Catholics around the globe have been waiting for this time in the ecclesiastical calendar. This particular period is a time of prayer, penance, devotion and almsgiving. Other Christian sects use this time to observe the holiness of the passion of the crucifixion and the death of Christ.
This year's Holy Week is the third during the COVID19 pandemic. And while everything is finally re-opened, our world is still uncertain as we continue to struggle for peace and unity. News of defiance by church leaders from authority have flooded timelines on both primetime newscasts and social media. Sytemic racism and other social issues continue to haunt mankind, global economic meltdown is looming, and the world we live in is slowly coming to a full halt.
This time two years past, there was a global chaos. An invisible enemy stopped the world from spinning, and made everyone rethink about life. Doors totally shut down, the fiscal market crashed and bodies after bodies dropped like hot potatoes straight out of the oven. We were overwhelmed. Panic buying seemed like a time travel back in the days where Jesus entered the temple to see the sacred place desecrated and turned into a marketplace of busy people exchanging goods and even lascivious services.
With three years into the pandemic, a looming war of the world, and a global climate crisis, what did we really learn? Are we not thrice as much divided ever than before COVID19?
If we factor in faith, how did we as humans fair or fail in the way we respond to the virus, to the Russian aggression on Ukraine, to the call for action against climate change, and to the different social issues surrounding the world?
Are we not the same shameful people who exclaimed, "Hosannah!" on the streets of Jerusalem and shouted, "Crucify!" on Calvary Hill in just a matter of days? It is become easier for us to change loyalties these days. Honor, respect and diplomacy have been harder to come by.
So, what's our takeaway from the past two Holy Weeks that we could carry on to this third one under the pandemic?
Depending which lens are we looking through, the pandemic period could be interpreted in many ways. We can look through the lens of Jesus and see the past three years as our own way Via Crucis. The way he obeyed and let what was written in the scripture happen - death by crucifixion. The death that served as a flicker of hope to every sinner for salvation. It is a bittersweet event where a sinless man took the will of His Father to take death for sinners. This time two years ago, COVID19 vaccines is in its early stage of research and clinical trials. Today, it has been rolled out to many; and despite some setbacks, everyone can only hope that our deliverance from the dreadful disease is arm length away.
We can also look at this pandemic through the eyes of Judas and Peter, the Apostles who resorted to betrayal. Around the globe, COVID19 vaccine and other medical mandates have been making the news rounds, polarizing mankind either siding with the health measures or against them. There is both acceptance and resistance, where some obedient groups exercise health and safety protocols and waywards defy the law. Even if all the health mandates are lifted, the aftermath of the pandemic still remains polarizing.
In the High Priests Pontius Pilate perspective, we can look at this pandemic as an opportunity to wash hands on decisions and actions we knowingly made that harmed others, and the times we hurt someone while we cowardly did not take accountability of our actions.
We can further look back to the past three years under the pandemic like Mary Magdalene who humbled herself in sorrowful passion and took the death of her son in a way that no other mother could; yet displayed a hopeful heart and a forgiving thought to those who crucified Him.
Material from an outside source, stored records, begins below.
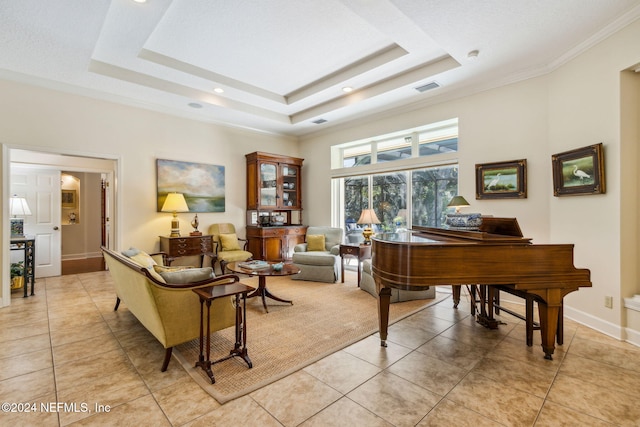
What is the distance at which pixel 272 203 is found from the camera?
6320mm

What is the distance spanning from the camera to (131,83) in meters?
4.16

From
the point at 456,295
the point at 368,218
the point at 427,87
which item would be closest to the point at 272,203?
the point at 368,218

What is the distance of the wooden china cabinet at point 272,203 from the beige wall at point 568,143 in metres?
2.91

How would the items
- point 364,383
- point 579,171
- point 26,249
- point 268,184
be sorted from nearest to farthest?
1. point 364,383
2. point 579,171
3. point 26,249
4. point 268,184

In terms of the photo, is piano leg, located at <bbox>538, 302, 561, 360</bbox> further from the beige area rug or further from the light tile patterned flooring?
the beige area rug

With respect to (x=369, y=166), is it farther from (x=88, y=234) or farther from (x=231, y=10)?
(x=88, y=234)

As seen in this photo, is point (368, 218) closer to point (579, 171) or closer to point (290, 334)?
point (290, 334)

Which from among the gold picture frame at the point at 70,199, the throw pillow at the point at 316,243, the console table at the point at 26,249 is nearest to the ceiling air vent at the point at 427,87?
the throw pillow at the point at 316,243

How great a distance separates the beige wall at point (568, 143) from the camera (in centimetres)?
290

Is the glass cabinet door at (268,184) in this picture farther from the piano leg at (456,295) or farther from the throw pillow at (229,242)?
the piano leg at (456,295)

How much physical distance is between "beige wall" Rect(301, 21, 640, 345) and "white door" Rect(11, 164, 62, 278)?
672cm

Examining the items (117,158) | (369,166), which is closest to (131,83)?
(117,158)

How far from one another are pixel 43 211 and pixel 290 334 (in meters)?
5.53

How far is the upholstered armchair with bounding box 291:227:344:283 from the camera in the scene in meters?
4.95
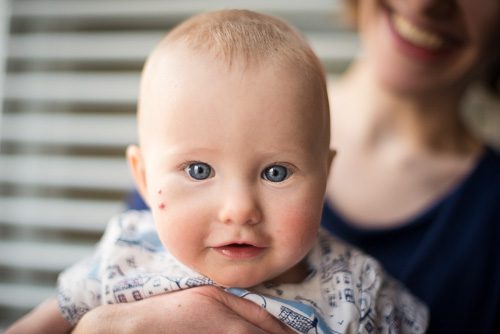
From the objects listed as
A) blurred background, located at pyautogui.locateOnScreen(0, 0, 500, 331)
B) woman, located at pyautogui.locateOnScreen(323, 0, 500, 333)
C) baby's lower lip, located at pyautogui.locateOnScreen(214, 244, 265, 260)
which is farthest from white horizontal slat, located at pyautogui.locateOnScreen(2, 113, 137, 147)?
baby's lower lip, located at pyautogui.locateOnScreen(214, 244, 265, 260)

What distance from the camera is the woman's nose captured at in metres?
0.63

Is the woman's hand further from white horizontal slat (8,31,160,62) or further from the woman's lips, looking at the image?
white horizontal slat (8,31,160,62)

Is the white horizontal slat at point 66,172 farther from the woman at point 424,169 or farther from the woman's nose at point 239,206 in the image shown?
the woman's nose at point 239,206

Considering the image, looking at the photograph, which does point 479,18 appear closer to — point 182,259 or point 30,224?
point 182,259

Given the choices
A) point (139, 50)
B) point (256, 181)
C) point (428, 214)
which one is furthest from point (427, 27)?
point (139, 50)

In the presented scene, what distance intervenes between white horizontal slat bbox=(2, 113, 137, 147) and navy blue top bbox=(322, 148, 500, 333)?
3.82 feet

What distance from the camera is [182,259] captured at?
689mm

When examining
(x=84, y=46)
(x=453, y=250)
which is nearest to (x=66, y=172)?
(x=84, y=46)

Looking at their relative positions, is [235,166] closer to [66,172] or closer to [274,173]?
[274,173]

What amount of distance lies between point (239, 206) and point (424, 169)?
93cm

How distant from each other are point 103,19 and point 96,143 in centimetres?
57

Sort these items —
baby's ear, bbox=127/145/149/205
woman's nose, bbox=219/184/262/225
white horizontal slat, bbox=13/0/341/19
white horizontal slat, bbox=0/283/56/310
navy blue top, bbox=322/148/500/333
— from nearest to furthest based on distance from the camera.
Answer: woman's nose, bbox=219/184/262/225 → baby's ear, bbox=127/145/149/205 → navy blue top, bbox=322/148/500/333 → white horizontal slat, bbox=13/0/341/19 → white horizontal slat, bbox=0/283/56/310

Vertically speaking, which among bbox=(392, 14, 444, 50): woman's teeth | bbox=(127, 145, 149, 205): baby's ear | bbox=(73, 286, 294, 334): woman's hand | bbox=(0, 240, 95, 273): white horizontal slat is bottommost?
bbox=(0, 240, 95, 273): white horizontal slat

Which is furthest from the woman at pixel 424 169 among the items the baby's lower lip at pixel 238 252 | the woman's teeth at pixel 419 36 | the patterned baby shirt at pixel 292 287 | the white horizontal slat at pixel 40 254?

Regardless of what or who we believe in, may this past three years be a reflection of the goodness of humanity. That despite all the restlessness and uncertainties, we are hopeful and steadfast in our faith like the optism that goes with the line, "On the third day, He rose again".
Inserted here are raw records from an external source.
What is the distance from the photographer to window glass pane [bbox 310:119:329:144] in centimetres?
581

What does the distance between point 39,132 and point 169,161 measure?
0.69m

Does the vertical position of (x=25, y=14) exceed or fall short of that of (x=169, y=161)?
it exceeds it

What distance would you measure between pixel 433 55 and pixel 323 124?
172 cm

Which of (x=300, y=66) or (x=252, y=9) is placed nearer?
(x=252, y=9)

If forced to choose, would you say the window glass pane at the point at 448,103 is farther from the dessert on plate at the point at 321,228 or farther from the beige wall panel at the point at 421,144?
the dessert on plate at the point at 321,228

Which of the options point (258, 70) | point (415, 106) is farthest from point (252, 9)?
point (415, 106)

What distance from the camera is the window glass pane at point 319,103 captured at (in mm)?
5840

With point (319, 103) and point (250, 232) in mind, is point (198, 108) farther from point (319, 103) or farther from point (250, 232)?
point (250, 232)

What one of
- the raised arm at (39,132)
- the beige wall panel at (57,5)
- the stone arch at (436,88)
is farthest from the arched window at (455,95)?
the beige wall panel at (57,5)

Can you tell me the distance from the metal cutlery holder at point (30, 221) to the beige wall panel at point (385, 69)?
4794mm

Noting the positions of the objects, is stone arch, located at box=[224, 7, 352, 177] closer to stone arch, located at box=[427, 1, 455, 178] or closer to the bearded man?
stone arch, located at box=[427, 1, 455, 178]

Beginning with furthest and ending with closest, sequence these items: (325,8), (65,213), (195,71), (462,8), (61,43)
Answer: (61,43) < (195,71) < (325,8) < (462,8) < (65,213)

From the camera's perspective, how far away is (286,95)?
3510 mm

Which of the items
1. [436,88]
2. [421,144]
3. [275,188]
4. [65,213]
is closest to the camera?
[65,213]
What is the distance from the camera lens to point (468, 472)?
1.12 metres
And so, do all the good you can, by all means you can, in all the ways you can, in all the places you can, every time you can, to all the people you can, as long as you can.
And as the Easter promise of deliverance has reminded us of the greatest life story ever told, we too should look forward spreading goodwill, offering peace and burning in steadfast faith looking from a single lens - the lens from which most saints lived, worked and died for.